Hello, I have some doubts about standing waves on antennas that I hope
you could clarify!
As far as I understood, in a generic transmission line where we want
only carry power from a source to a load, we need to cancel the
reflected wave by adapting the load with the impedance of the line.
The result of this operation is S11=S22=0 and VWWR=1 that means no
standing waves.
As far as I understood, in an antenna we want to also avoid standing
waves by having VWWR=1 in order to avoid overloading problem to the
power stage...
From theory I know that the best radiating condition for an antenna is
when it resonates, that is, when there is a standing wave… is that
correct? How this condition is compatible with a VWWR=1 (no standing
waves) for a good antenna matching? Is there something that I’m not
catching?

Regards,

Camelot

On Jun 8, 11:06*pm, Camelot wrote:
Hello, I have some doubts about standing waves on antennas that I hope
you could clarify!
As far as I understood, in a generic transmission line where we want
only carry power from a source to a load, we need to cancel the
reflected wave by adapting the load with the impedance of the line.

• • • •

__Directions__.
a: Copy word for word the part of the forum thread about standing waves on antennas starting at "The result of" and ending at "power stage...".
b: In the forum thread about standing waves on antennas, what is stated as the best radiating condition for an antenna?
c: Continue the forum thread about standing waves on antennas after its last line.

__Supplied data__.
• • • •

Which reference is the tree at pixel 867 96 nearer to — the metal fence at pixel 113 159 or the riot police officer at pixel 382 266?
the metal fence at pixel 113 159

• • • •

__Answers in order__.
a:
The result of this operation is S11=S22=0 and VWWR=1 that means no
standing waves.
As far as I understood, in an antenna we want to also avoid standing
waves by having VWWR=1 in order to avoid overloading problem to the
power stage...

b: The best radiating condition is when the antenna resonates, that is, when there is a standing wave.

c:
The result of this operation is S11=S22=0 and VWWR=1 that means no
standing waves.
As far as I understood, in an antenna we want to also avoid standing
waves by having *VWWR=1 in order to avoid overloading problem to the
power stage...
From theory I know that the best radiating condition for an antenna is
when it resonates, that is, *when there is a standing wave… is that
correct? How this condition is compatible with a *VWWR=1 (no standing
waves) for a good antenna matching? Is there something that I’m not
catching?

Regards,

Camelot

I don't know that I'd say that "the best radiating condition for an
antenna is when it resonates," necessarily. But certainly a resonant
antenna is one that will have standing waves on it when it's excited.

However, the standing waves on a resonant antenna result in radiation
by the antenna, and the result of the standing waves, the radiation,
and the resonance is that the feedpoint of the antenna looks like a
resistance that absorbs power. The exact resistance depends on many
things, but in general it's a resistance that either directly provides
a good match to a transmission line, or else can be matched to a
transmission line with a few components.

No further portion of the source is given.